▶ [Task input]:
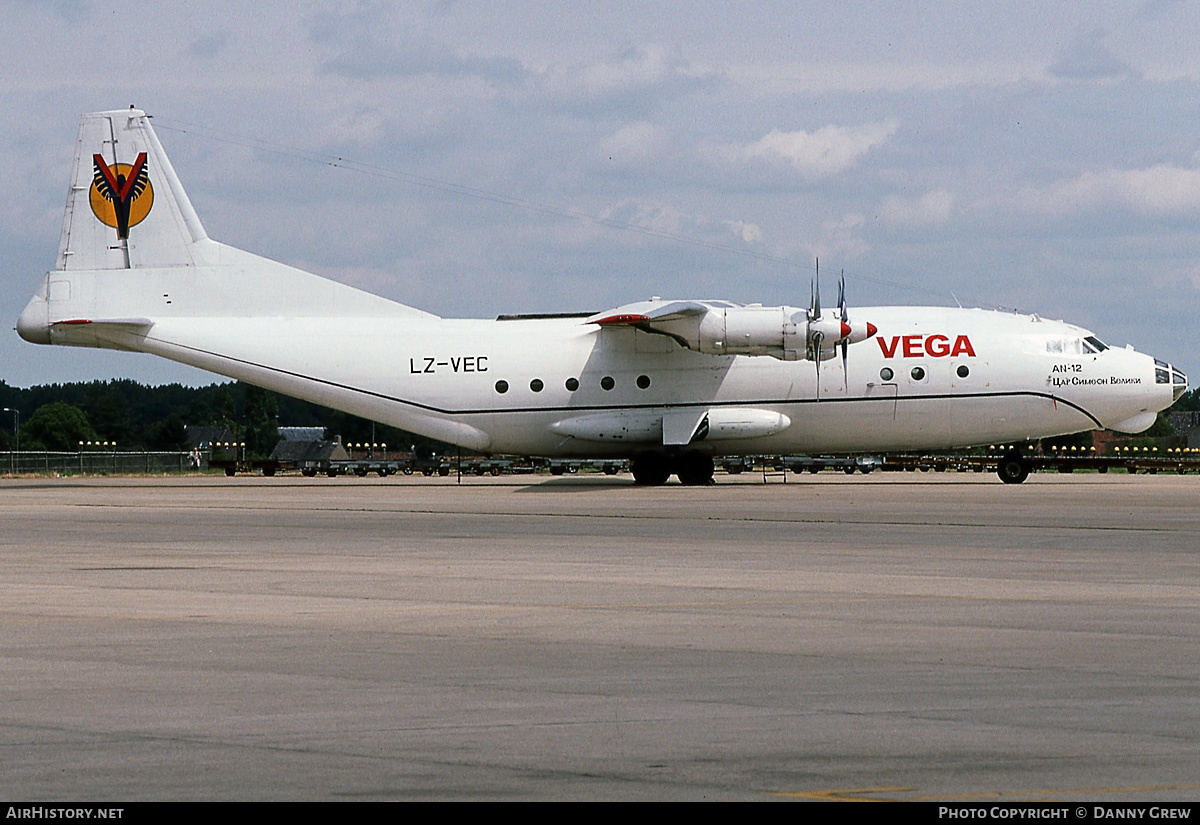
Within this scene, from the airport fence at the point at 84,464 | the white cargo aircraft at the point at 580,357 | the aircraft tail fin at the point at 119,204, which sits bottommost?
the airport fence at the point at 84,464

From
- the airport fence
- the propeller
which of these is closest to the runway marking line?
the propeller

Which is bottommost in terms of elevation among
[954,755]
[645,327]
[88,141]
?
[954,755]

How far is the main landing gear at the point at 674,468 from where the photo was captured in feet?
146

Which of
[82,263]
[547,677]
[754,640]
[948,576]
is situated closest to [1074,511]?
[948,576]

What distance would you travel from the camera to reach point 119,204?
1805 inches

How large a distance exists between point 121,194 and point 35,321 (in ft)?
15.9

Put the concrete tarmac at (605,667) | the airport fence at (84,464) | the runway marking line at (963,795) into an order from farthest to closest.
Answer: the airport fence at (84,464) → the concrete tarmac at (605,667) → the runway marking line at (963,795)

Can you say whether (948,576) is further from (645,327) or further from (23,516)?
(645,327)

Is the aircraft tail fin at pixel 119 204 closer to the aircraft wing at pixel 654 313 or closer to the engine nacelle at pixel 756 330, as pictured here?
the aircraft wing at pixel 654 313

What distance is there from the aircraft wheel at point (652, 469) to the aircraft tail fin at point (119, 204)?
610 inches

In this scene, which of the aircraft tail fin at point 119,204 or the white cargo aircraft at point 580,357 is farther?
the aircraft tail fin at point 119,204

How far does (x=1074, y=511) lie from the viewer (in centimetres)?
3014

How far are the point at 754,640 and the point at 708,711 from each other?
3.23 m

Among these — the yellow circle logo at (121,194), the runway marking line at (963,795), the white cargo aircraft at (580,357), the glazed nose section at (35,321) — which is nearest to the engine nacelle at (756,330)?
the white cargo aircraft at (580,357)
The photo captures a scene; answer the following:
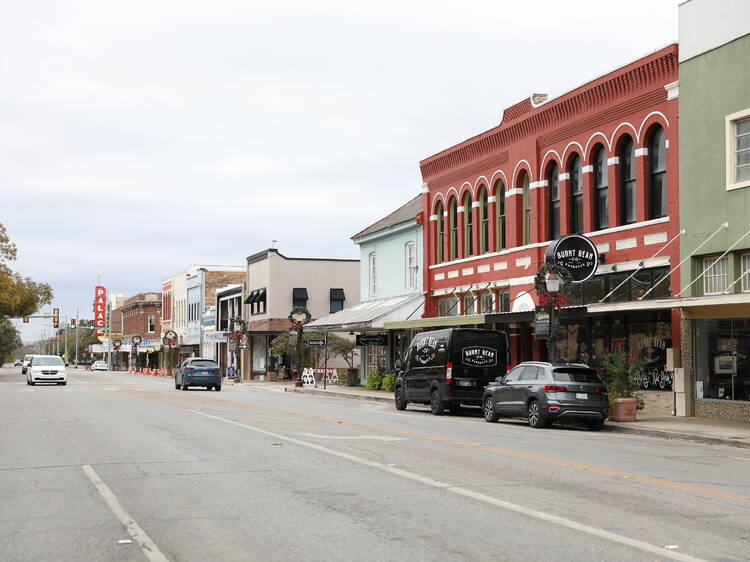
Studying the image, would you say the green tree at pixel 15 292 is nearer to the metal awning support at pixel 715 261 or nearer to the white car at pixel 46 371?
the white car at pixel 46 371

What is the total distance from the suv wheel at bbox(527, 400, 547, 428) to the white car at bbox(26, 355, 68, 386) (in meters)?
32.5

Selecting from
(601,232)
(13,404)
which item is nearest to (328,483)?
(601,232)

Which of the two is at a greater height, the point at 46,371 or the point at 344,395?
the point at 46,371

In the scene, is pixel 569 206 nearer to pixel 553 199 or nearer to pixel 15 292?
pixel 553 199

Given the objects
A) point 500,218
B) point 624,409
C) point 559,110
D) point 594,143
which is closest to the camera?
point 624,409

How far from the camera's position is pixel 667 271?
2527 centimetres

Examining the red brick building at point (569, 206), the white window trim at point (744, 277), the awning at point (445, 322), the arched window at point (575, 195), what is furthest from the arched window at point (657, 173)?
the awning at point (445, 322)

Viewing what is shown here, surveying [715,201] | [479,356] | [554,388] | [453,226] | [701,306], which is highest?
[453,226]

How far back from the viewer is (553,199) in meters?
31.3

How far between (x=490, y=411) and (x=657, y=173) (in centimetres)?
834

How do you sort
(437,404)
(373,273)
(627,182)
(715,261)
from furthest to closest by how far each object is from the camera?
(373,273) < (627,182) < (437,404) < (715,261)

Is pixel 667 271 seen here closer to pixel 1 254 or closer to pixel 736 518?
pixel 736 518

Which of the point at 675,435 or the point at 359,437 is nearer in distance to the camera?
the point at 359,437

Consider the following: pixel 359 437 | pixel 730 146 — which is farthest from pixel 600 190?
pixel 359 437
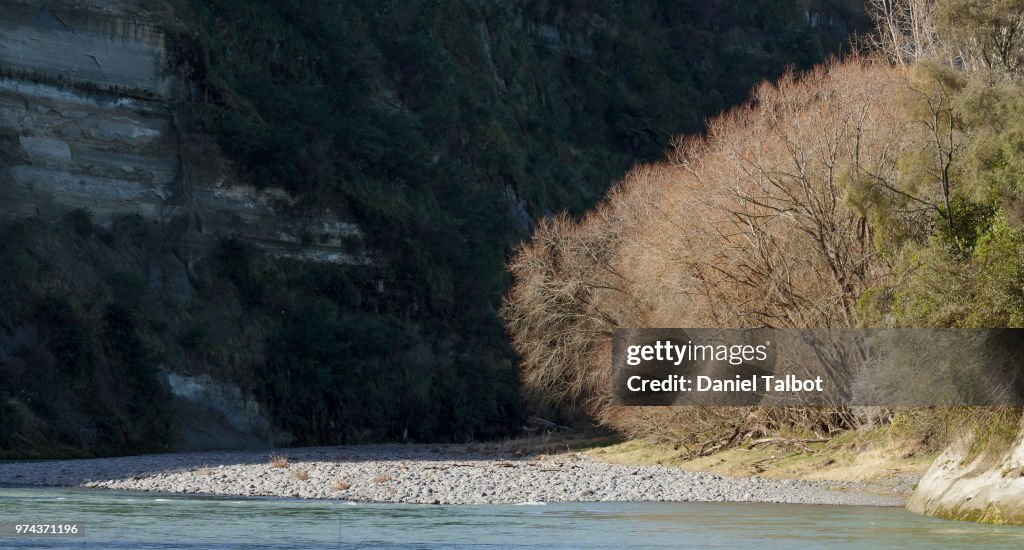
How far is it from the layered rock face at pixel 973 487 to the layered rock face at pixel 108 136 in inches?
1400

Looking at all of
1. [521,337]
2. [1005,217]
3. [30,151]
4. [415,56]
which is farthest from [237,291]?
[1005,217]

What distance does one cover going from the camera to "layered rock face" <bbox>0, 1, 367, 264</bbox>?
49.7 meters

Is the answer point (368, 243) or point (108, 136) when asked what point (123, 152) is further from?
point (368, 243)

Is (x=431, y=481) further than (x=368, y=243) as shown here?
No

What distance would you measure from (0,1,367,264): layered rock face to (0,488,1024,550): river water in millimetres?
23947

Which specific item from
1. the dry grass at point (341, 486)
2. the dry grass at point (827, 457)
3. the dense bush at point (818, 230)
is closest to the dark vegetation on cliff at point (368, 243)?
the dense bush at point (818, 230)

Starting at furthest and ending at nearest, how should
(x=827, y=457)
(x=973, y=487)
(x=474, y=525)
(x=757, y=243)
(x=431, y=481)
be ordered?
(x=757, y=243)
(x=827, y=457)
(x=431, y=481)
(x=973, y=487)
(x=474, y=525)

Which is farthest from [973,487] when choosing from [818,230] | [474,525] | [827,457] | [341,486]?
[341,486]

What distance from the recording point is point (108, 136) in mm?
51969

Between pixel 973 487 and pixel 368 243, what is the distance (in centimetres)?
4098

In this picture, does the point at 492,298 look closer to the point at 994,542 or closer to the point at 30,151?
the point at 30,151

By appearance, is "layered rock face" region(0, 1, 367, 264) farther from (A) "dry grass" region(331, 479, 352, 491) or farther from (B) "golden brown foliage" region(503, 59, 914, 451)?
(A) "dry grass" region(331, 479, 352, 491)

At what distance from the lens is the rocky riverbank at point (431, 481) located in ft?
95.7

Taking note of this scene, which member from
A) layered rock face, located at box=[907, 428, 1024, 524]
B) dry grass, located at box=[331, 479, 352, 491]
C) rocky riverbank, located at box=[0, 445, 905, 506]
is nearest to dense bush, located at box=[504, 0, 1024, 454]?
layered rock face, located at box=[907, 428, 1024, 524]
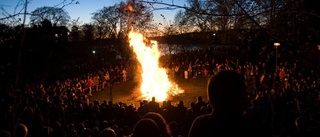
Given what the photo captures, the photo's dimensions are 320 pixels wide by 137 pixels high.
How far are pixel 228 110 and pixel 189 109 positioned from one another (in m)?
6.97

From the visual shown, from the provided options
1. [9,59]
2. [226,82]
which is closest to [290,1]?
[226,82]

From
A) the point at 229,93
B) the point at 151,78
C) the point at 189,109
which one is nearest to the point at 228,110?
the point at 229,93

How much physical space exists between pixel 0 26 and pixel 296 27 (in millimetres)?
8746

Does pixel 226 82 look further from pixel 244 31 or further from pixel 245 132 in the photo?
pixel 244 31

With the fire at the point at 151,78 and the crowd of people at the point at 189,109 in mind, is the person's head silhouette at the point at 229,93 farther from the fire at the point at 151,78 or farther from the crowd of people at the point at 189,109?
the fire at the point at 151,78

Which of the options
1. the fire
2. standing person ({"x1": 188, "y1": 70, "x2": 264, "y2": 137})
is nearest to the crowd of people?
standing person ({"x1": 188, "y1": 70, "x2": 264, "y2": 137})

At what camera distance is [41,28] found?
2758cm

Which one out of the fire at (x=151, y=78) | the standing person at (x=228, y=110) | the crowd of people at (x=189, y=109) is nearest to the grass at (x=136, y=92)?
the fire at (x=151, y=78)

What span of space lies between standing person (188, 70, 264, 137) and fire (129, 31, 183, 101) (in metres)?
15.5

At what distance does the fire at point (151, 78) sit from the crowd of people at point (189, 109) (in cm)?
217

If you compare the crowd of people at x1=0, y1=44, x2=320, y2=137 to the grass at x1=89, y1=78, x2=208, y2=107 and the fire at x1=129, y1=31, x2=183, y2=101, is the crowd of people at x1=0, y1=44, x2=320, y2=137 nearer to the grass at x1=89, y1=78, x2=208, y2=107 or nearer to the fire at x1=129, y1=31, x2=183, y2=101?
the grass at x1=89, y1=78, x2=208, y2=107

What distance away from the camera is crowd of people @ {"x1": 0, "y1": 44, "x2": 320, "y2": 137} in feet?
7.40

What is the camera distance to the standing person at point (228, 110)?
2201 millimetres

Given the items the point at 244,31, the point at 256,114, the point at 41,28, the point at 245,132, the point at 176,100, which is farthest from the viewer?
the point at 41,28
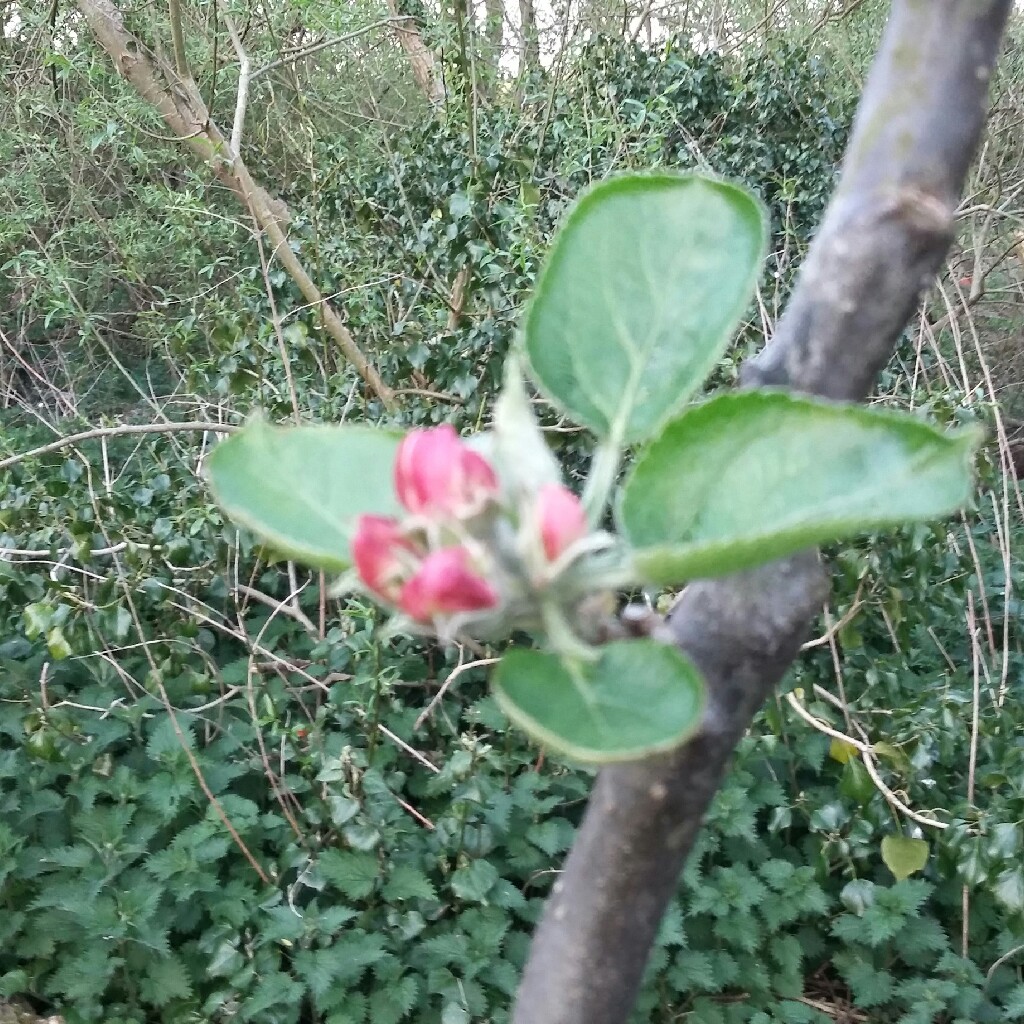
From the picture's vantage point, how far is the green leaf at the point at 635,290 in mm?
311

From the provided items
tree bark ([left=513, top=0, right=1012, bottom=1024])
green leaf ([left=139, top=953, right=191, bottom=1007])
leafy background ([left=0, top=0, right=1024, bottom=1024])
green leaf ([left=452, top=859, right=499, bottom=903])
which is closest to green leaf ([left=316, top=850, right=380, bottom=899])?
leafy background ([left=0, top=0, right=1024, bottom=1024])

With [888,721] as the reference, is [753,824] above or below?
below

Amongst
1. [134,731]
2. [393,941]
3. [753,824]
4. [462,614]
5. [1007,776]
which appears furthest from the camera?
[134,731]

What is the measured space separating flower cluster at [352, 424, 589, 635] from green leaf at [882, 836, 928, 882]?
56.4 inches

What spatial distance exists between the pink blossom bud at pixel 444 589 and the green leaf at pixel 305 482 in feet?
0.11

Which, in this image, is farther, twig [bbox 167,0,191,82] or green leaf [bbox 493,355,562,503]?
twig [bbox 167,0,191,82]

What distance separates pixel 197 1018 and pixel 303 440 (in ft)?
5.37

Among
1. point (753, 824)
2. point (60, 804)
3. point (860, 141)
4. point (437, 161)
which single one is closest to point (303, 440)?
point (860, 141)

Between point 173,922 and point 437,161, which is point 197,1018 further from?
point 437,161

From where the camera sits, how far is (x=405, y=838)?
1740 mm

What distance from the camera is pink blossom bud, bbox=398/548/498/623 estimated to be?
246 millimetres

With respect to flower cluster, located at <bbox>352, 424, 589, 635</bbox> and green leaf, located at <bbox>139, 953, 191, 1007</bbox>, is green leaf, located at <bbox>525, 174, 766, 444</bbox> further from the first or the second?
green leaf, located at <bbox>139, 953, 191, 1007</bbox>

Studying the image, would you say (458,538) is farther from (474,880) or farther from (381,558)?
(474,880)

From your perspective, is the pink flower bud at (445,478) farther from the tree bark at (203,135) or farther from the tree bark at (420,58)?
the tree bark at (420,58)
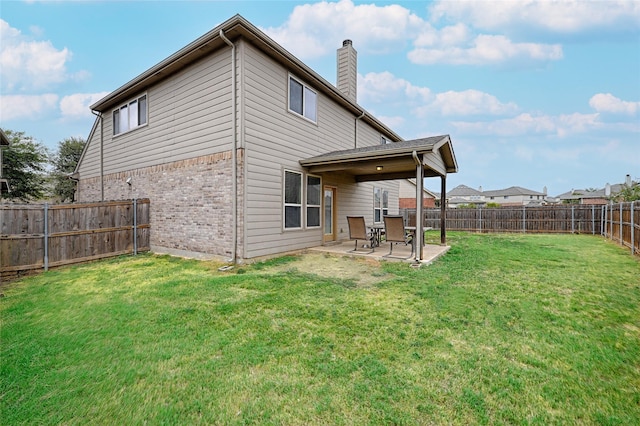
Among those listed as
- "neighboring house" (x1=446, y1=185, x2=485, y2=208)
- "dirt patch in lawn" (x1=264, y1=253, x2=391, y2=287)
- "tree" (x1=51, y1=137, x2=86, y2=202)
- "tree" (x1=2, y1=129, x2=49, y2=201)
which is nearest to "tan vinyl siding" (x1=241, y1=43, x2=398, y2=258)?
"dirt patch in lawn" (x1=264, y1=253, x2=391, y2=287)

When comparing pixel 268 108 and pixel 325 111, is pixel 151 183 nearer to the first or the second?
pixel 268 108

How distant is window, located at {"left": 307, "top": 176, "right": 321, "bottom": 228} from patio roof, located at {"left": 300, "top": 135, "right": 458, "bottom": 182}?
48 centimetres

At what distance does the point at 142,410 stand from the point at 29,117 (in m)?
27.6

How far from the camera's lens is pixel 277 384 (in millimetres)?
2309

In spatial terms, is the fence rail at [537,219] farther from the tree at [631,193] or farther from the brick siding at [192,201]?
the tree at [631,193]

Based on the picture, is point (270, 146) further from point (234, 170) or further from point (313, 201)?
point (313, 201)

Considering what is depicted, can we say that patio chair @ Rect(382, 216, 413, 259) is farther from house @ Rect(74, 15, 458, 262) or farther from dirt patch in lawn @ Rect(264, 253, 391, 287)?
house @ Rect(74, 15, 458, 262)

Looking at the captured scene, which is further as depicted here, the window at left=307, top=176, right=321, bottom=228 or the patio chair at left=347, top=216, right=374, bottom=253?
the window at left=307, top=176, right=321, bottom=228

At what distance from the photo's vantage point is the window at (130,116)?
32.1 feet

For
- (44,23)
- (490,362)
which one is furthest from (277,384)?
(44,23)

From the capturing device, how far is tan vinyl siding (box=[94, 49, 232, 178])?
287 inches

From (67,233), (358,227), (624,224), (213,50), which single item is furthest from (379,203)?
(67,233)

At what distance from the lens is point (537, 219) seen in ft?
53.0

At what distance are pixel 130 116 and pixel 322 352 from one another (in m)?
11.4
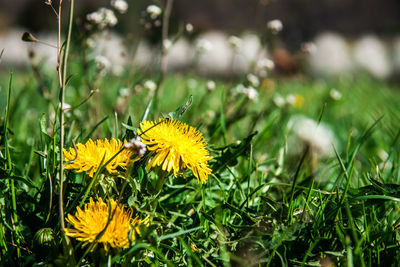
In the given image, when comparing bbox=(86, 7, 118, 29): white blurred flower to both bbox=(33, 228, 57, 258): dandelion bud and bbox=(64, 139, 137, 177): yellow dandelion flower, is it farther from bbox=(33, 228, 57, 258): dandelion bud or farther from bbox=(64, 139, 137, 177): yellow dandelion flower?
bbox=(33, 228, 57, 258): dandelion bud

▶ [Work instructions]: Can you retype the items word for word, from the line with "At what distance are" up to and including the last line of the items? Leave the pictures out of your answer.

▶ [Task answer]:
At what distance are pixel 130 116 and pixel 322 352 from one another (in m)?
11.4
In the given image, when comparing bbox=(86, 7, 118, 29): white blurred flower to both bbox=(33, 228, 57, 258): dandelion bud and bbox=(64, 139, 137, 177): yellow dandelion flower, is it farther from bbox=(33, 228, 57, 258): dandelion bud or farther from bbox=(64, 139, 137, 177): yellow dandelion flower?
bbox=(33, 228, 57, 258): dandelion bud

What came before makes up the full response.